§ Selected excerpt

Content starts

My mother taught me to mourn at death, my grandma taught me to be nice to dogs, my grandpa how to empathize with the disabled. These lessons and many others have formed a strange Quilt-man comprised of ideas and sentiments, which is with me at all times. He moves with a soft awkwardness. He could be decimated like a stack of pillows with a push of the hand. But who would I have then?
Once I saw a young man collapse at an airport in Chicago. Everyone stood around staring at him. I turned to Quilt-man and asked him, “What should I do?” Quilt-man looked at me with his button eyes and said, “Give him everything.” I ran over to the young man and unemotionally talked him through what was happening and determined he was having some kind of insulin issue. By then about 60 people had gathered around watching or taking video, nobody had helped him. An airport worker was strolling by and I intercepted him, and he called an ambulance which took the man to a hospital.
I sat down and was thankful that I have a Quilt-man. Apparently nobody else in the Chicago terminal has a Quilt-man.
I’ll catch myself thinking about violence, kinship, etc., and remember that I have hundreds of things to be sentimental about. These are all the patches on Quilt-man, too many to count. Shouldn’t I be thinking about those things? Should I call my mom? I look at Quilt-man, who just sits there waiting like an old doll, and wonder, Shouldn’t I be him?
I hear from Christians, Let Jesus into your heart. He’s in Quilt-man’s heart. A lot of things are. I ask Quilt-man what it means, and he has no idea. He’s just Quilt-man, not a philosopher. I hear the news say, Don’t be prejudiced. Quilt-man is not prejudiced. I ask Quilt-man what it means, but he just points to one of his patches and says, “This one, I think. I have so many.”

Content ends

§ Dataset records
Content starts

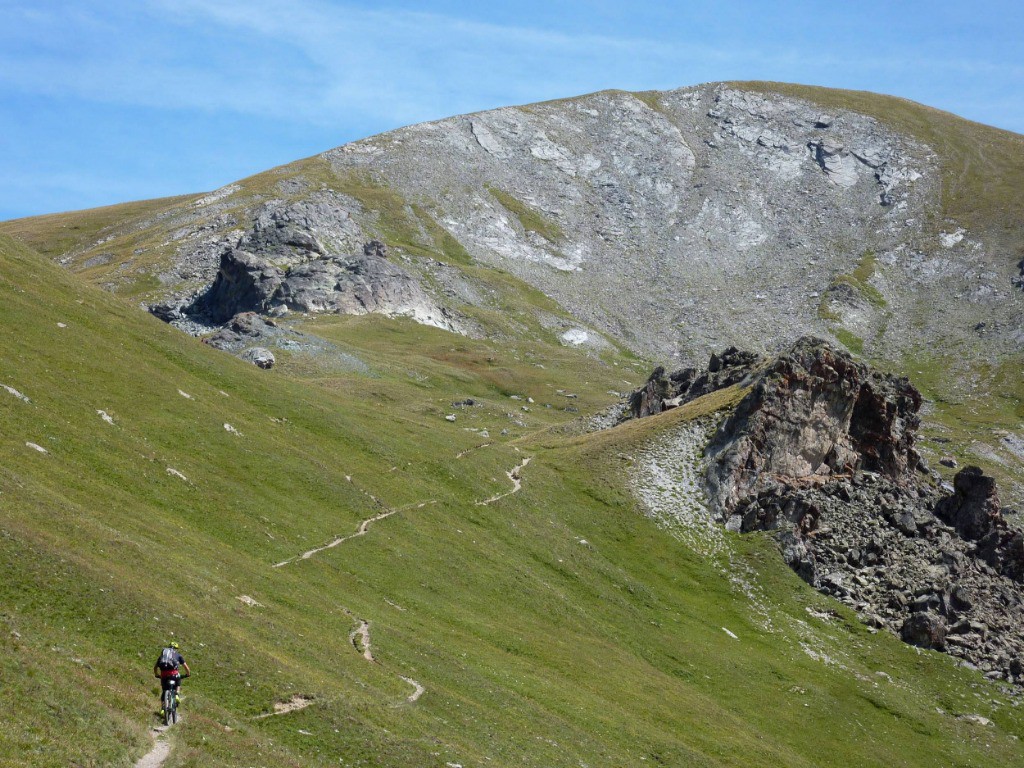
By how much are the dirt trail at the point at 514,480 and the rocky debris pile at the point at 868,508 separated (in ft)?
63.9

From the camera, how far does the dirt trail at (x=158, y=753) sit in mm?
26295

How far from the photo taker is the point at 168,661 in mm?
29078

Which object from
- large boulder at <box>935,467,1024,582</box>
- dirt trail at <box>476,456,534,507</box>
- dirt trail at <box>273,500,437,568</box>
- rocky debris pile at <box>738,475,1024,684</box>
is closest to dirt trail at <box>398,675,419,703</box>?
dirt trail at <box>273,500,437,568</box>

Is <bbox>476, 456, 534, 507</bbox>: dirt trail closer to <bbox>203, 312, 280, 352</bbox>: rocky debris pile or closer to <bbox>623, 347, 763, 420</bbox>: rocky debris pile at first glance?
<bbox>623, 347, 763, 420</bbox>: rocky debris pile

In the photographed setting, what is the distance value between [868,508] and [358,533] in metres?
56.1

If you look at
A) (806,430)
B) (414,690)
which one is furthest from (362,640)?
(806,430)

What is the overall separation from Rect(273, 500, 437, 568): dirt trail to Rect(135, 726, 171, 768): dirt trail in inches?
1041

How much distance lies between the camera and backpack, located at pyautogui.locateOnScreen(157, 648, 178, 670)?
29031 millimetres

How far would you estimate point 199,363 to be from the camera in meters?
83.2

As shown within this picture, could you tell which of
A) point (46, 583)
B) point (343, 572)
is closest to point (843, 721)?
point (343, 572)

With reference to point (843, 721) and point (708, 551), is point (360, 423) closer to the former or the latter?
point (708, 551)

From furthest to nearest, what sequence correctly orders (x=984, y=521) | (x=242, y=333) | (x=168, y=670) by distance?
(x=242, y=333), (x=984, y=521), (x=168, y=670)

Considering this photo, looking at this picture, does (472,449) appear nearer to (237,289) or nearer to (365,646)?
(365,646)

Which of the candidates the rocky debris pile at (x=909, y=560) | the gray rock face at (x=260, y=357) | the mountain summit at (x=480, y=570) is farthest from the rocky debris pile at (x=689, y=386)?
the gray rock face at (x=260, y=357)
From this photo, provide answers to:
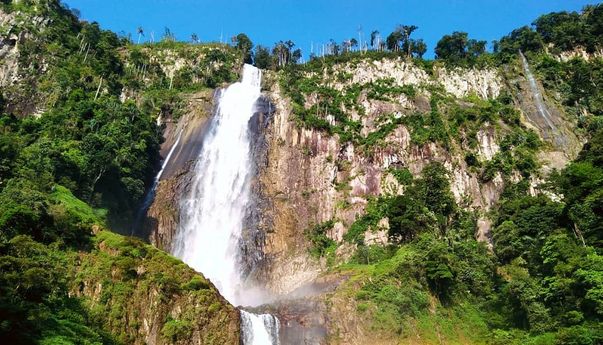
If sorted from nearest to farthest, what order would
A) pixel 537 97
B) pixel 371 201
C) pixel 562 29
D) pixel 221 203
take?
pixel 371 201, pixel 221 203, pixel 537 97, pixel 562 29

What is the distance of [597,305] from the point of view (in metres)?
25.8

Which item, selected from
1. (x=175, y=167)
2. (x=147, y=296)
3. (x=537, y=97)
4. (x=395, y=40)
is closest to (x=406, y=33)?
(x=395, y=40)

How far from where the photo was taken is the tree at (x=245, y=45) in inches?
2815

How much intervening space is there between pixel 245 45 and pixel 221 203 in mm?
31587

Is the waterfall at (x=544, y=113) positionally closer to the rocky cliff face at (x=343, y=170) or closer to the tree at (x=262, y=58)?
the rocky cliff face at (x=343, y=170)

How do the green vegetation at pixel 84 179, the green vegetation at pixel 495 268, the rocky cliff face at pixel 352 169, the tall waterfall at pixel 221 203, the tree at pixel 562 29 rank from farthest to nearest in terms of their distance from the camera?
the tree at pixel 562 29 < the rocky cliff face at pixel 352 169 < the tall waterfall at pixel 221 203 < the green vegetation at pixel 495 268 < the green vegetation at pixel 84 179

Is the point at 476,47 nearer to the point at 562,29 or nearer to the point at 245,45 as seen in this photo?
the point at 562,29

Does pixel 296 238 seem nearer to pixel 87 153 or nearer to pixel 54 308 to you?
pixel 87 153

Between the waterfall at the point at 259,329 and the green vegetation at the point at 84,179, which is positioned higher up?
the green vegetation at the point at 84,179

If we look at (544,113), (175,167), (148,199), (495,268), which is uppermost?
(544,113)

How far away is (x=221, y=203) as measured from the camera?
47.4m

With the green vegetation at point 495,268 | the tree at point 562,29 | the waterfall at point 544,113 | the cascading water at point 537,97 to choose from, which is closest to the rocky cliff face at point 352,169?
the waterfall at point 544,113

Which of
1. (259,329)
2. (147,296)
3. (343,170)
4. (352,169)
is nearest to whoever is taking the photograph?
(147,296)

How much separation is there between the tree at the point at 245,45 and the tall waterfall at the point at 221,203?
597 inches
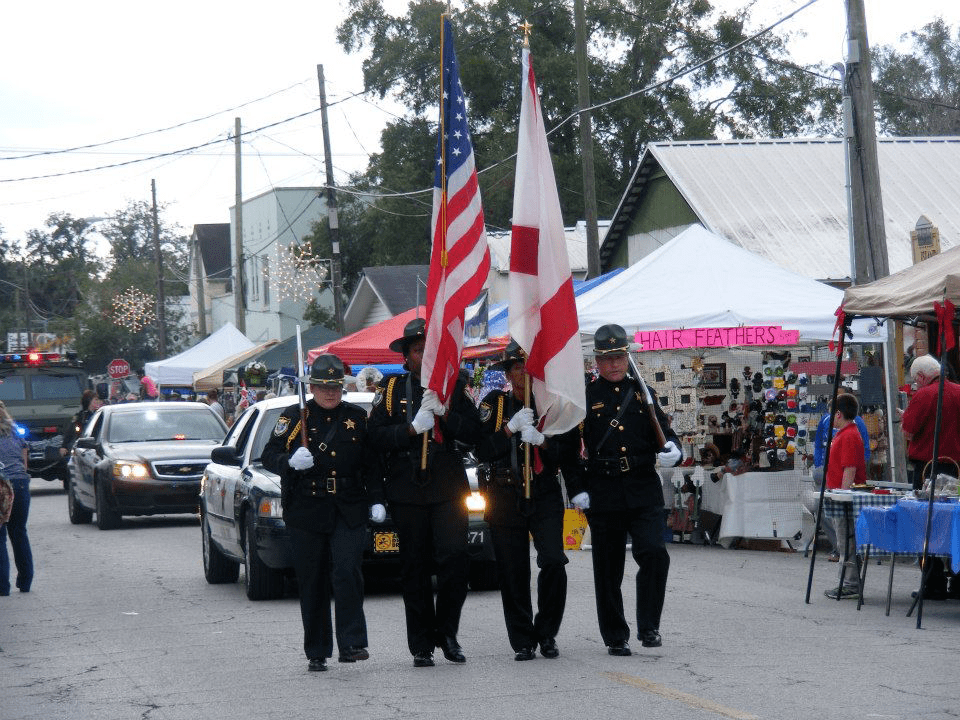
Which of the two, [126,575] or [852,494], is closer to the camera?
[852,494]

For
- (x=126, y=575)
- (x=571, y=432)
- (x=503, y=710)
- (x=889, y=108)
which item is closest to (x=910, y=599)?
(x=571, y=432)

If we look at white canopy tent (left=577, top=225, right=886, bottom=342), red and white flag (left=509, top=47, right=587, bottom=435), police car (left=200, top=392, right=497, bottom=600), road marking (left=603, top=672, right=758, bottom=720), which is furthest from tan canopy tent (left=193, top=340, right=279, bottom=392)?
road marking (left=603, top=672, right=758, bottom=720)

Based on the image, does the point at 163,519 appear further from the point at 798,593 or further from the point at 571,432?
the point at 571,432

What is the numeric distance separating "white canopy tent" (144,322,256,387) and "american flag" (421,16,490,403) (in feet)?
111

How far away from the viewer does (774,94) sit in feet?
165

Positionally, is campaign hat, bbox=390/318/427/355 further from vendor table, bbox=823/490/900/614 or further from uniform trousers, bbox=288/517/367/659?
vendor table, bbox=823/490/900/614

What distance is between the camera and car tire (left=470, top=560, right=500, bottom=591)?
1259 cm

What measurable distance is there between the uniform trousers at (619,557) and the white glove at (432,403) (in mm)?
1175

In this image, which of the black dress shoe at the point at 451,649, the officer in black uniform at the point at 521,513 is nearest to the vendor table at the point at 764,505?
the officer in black uniform at the point at 521,513

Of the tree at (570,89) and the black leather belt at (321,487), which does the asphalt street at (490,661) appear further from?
the tree at (570,89)

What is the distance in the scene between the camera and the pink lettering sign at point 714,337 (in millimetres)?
16188

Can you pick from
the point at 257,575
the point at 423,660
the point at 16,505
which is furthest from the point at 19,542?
the point at 423,660

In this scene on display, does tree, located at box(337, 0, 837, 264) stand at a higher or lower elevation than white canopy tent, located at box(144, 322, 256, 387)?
higher

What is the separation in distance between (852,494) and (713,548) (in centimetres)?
524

Content ends

§ Your goal
Reproduce the Quilt-man piece word for word, starting at "Once I saw a" and ending at "has a Quilt-man.". Rely only on the Quilt-man piece and leave the rows aside.

§ Exercise response
Once I saw a young man collapse at an airport in Chicago. Everyone stood around staring at him. I turned to Quilt-man and asked him, “What should I do?” Quilt-man looked at me with his button eyes and said, “Give him everything.” I ran over to the young man and unemotionally talked him through what was happening and determined he was having some kind of insulin issue. By then about 60 people had gathered around watching or taking video, nobody had helped him. An airport worker was strolling by and I intercepted him, and he called an ambulance which took the man to a hospital.
I sat down and was thankful that I have a Quilt-man. Apparently nobody else in the Chicago terminal has a Quilt-man.